• _Directions_: Stop after the line with "common name: thomson's gazelle"; until then, please copy every line of the records word for word from the first.

(Stored items)
★ ★ ★
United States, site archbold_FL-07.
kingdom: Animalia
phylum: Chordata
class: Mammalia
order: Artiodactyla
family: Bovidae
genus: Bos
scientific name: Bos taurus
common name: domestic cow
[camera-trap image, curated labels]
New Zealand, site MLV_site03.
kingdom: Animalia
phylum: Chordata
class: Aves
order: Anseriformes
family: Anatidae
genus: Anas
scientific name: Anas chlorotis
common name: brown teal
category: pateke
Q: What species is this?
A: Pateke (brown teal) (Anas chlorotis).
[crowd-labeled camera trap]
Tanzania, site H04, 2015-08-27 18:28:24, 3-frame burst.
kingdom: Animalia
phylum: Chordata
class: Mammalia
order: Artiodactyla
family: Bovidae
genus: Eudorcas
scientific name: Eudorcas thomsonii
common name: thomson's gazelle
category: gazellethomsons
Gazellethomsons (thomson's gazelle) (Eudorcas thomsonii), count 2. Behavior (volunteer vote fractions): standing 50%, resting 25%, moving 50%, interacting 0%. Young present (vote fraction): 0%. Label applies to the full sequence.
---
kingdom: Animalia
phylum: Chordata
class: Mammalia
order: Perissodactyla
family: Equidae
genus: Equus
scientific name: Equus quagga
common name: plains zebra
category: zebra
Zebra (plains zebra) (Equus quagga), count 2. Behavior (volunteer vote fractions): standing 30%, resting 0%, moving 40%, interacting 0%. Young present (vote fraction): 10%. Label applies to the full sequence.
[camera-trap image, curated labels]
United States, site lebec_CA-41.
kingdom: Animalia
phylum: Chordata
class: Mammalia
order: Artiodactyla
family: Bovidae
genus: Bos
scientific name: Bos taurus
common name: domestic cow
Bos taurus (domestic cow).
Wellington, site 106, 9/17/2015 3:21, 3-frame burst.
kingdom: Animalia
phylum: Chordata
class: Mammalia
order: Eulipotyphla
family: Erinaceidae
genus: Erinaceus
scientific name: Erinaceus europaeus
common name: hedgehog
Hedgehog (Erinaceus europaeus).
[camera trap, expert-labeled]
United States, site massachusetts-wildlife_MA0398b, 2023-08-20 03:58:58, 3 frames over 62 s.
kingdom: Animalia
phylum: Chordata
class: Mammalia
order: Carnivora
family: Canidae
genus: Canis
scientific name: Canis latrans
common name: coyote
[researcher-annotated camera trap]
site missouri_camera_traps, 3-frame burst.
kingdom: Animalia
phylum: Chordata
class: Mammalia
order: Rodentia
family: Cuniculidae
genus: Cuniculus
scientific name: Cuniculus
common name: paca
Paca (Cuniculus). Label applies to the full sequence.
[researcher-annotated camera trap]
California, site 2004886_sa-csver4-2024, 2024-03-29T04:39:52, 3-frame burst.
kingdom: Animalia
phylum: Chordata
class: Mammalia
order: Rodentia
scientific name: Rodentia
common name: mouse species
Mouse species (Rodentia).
★ ★ ★
• _Result below_:
United States, site archbold_FL-07.
kingdom: Animalia
phylum: Chordata
class: Mammalia
order: Artiodactyla
family: Bovidae
genus: Bos
scientific name: Bos taurus
common name: domestic cow
[camera-trap image, curated labels]
New Zealand, site MLV_site03.
kingdom: Animalia
phylum: Chordata
class: Aves
order: Anseriformes
family: Anatidae
genus: Anas
scientific name: Anas chlorotis
common name: brown teal
category: pateke
Q: What species is this?
A: Pateke (brown teal) (Anas chlorotis).
[crowd-labeled camera trap]
Tanzania, site H04, 2015-08-27 18:28:24, 3-frame burst.
kingdom: Animalia
phylum: Chordata
class: Mammalia
order: Artiodactyla
family: Bovidae
genus: Eudorcas
scientific name: Eudorcas thomsonii
common name: thomson's gazelle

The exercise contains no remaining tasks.